**TRY IT:**
In the turboprop deliveries passage below, transcribe everything from "Hawker Beechcraft narrowly" down to "compared with 21)." without any changes.

Hawker Beechcraft narrowly leads Cessna by 40 units to 38 in sales for the first six months. The two companies matched each other in deliveries for the second quarter at 24 units, but Cessna’s sales are well off the 56 units it made during the first six months last year, and its quarterly results are down from 37 units a year ago too. By contrast, Hawker Beechcraft’s sales were more than 17 percent ahead of last year, and its second quarter total was up by 14 percent (24 unit compared with 21).

Pilatus takes third place in turboprop deliveries with 25 for the six months, which matched its 2010 performance. The company enjoyed 17 deliveries for the second quarter - a 30 percent gain over the 13 it made during the second quarter of 2010.

Piper was next with 14 turboprop deliveries for the six-month period (up from eight units over the same timeframe last year, and an increase of 75 percent). During the second quarter, Piper turboprop deliveries were up over 2010 by one unit from six to seven. Socata recorded 12 deliveries for the first six months, down from 18 last year; Pacific Aerospace with six, was up one for the year-to-date, while Quest had five deliveries, down from nine last year, and Piaggio with three was up from two in 2010. For just the second quarter, Piaggio was up from one to two over its 2010 results; Socata was down from 11 to seven; Quest was down from five to three; and Pacific Aerospace broke-even with three units.

**EXCERPTED DATA:**
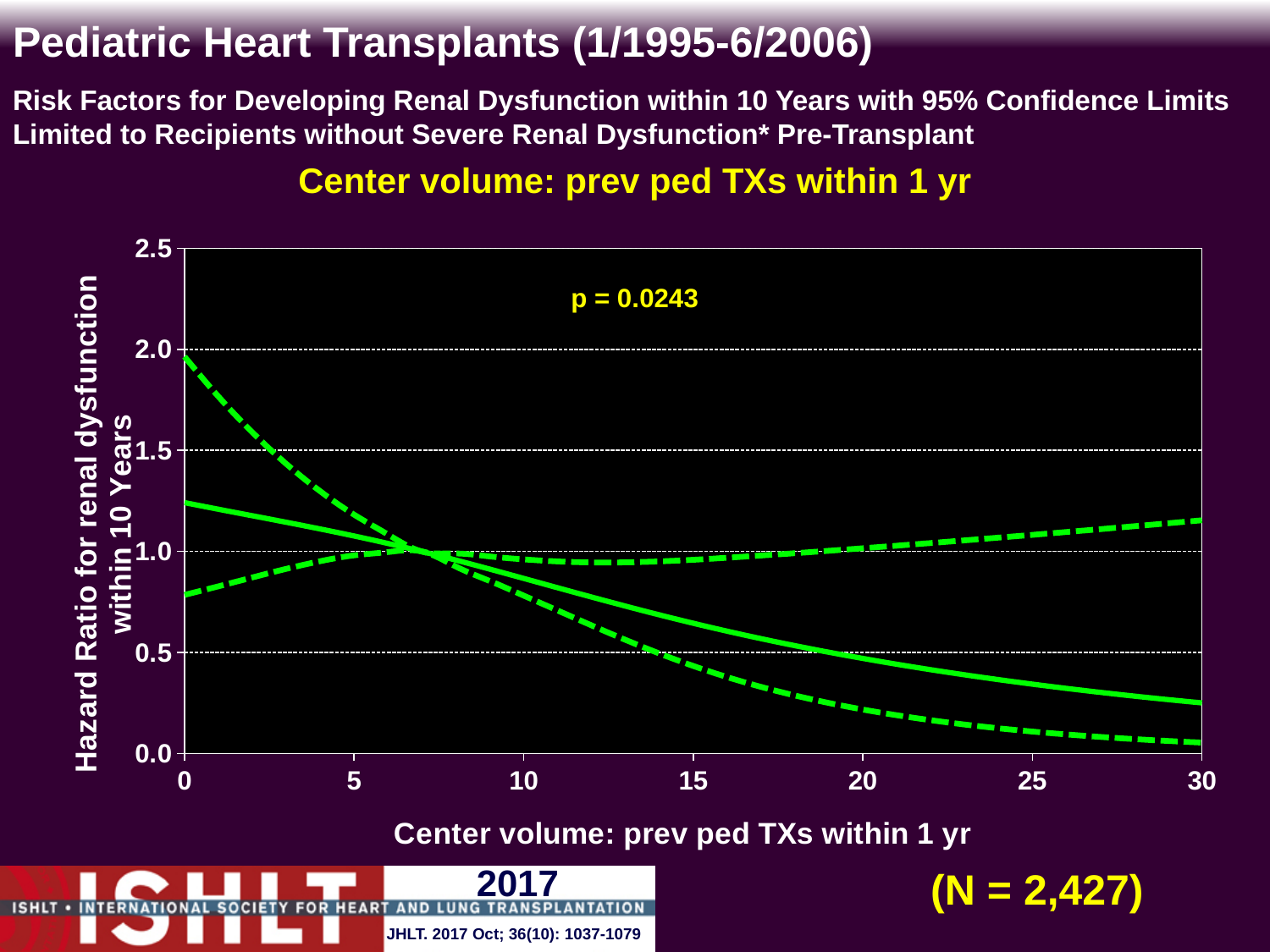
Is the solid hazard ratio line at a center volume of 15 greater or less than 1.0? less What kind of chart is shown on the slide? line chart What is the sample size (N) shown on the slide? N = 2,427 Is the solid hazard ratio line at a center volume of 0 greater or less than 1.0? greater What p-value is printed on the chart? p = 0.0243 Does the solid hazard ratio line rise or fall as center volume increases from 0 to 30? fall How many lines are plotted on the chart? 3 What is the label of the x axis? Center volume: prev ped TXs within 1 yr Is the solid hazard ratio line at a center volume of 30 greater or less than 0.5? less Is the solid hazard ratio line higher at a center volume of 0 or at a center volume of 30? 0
==
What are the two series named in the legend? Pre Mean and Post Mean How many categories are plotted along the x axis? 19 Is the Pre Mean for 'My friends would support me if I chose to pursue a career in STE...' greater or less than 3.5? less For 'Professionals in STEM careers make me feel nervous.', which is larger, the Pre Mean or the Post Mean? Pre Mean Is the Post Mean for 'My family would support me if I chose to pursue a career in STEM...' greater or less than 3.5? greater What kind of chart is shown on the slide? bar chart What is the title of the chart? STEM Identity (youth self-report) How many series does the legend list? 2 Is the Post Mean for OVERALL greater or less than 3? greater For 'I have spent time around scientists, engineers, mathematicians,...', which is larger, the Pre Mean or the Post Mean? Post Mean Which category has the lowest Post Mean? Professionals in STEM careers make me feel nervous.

**RESULT FOR THIS TASK:**
Hawker Beechcraft narrowly leads Cessna by 40 units to 38 in sales for the first six months. The two companies matched each other in deliveries for the second quarter at 24 units, but Cessna’s sales are well off the 56 units it made during the first six months last year, and its quarterly results are down from 37 units a year ago too. By contrast, Hawker Beechcraft’s sales were more than 17 percent ahead of last year, and its second quarter total was up by 14 percent (24 unit compared with 21).